| Exercises to complete |
**1)** According to the passage on urban poverty in Adama, what do the urban poor mainly depend on to adapt to life in the city?
**2)** Rewrite the paragraph beginning "In Ethiopia, urban poverty" from the passage on urban poverty in Adama as a short bulleted list that keeps its main facts.

| Supplied passage |
_ _ _

The thesis found that poverty in the slums of Adama was most strongly influenced by, participation in the ‘informal’ sector of the economy, income, infrastructures, access to quality housing and other. Almost it is possible to call poor people found in slum area in the city are ‘absolute poor’, those who experienced poverty and vulnerability. In summary, the urban poor remain very much dependent on their household and social networking, the main social capital they use to adapt to life in Adama City.
Overall, the urban poor in this study experience the highest level of poverty and vulnerability in their everyday life.

Key words: Household, urban poverty, Slum, coping strategies,

Introduction
Rural to urban migration has created rapid urbanization especially in sub-Saharan Africa countries concurrently with slow economic growth over the past decades. The number of populations in Africans living in urban has been increased from last 60 years (United Nations, 2010). The urban poverty debate engaged the issue of restructuring and household strategies during the last decade. Sassen’s (1991) thesis reveals that macro-economic restructuring causes a new social l polarization between emergent high-income and low-income occupational strata. A number of studies focus on household strategies in the period of global restructuring. Bryan Roberts (1995) stated that as poor households engaged in ‘informal’ sectors dependent on their household (Roberts, 1994).

The study conducted based on ‘livelihood framework’ s suggests that poverty is a product not just of material poverty, but of a set of interlocking factors, including physical weakness, social isolation, vulnerability and powerlessness (Rakodi, 2002). It studied from bottom up’, drawing largely from literature on sustainable livelihoods and then considers the structures and process ‘from the top down’ that helps or enables urban development at the same time oblige for urban development (Coetzee, 2002).
In Ethiopia, urban poverty, in comparison to rural poverty and national level poverty, has increased over time. This has necessitated urban poverty reduction as an important area of intervention in urban development and planning. Urban poverty reduction policies and strategies, however, have to be based on needs, capabilities and activities of the urban poor for effective achievements. Policies also need to address the differential situations the poor face in different cities and towns (OSSREA.2009).

_ _ _

| Given data |
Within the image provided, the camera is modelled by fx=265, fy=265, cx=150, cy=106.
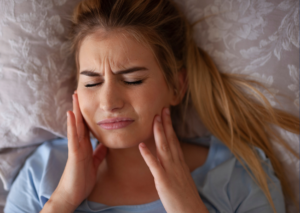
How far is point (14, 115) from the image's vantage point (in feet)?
4.62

_ _ _

| Answer set |
**1)** Their household and social networking.

**2)**
- In Ethiopia, urban poverty has increased over time compared with rural and national poverty.
- This makes urban poverty reduction an important area of intervention in urban development and planning.
- To be effective, reduction policies and strategies must be based on the needs, capabilities and activities of the urban poor.
- Policies must also address the different situations the poor face in different cities and towns.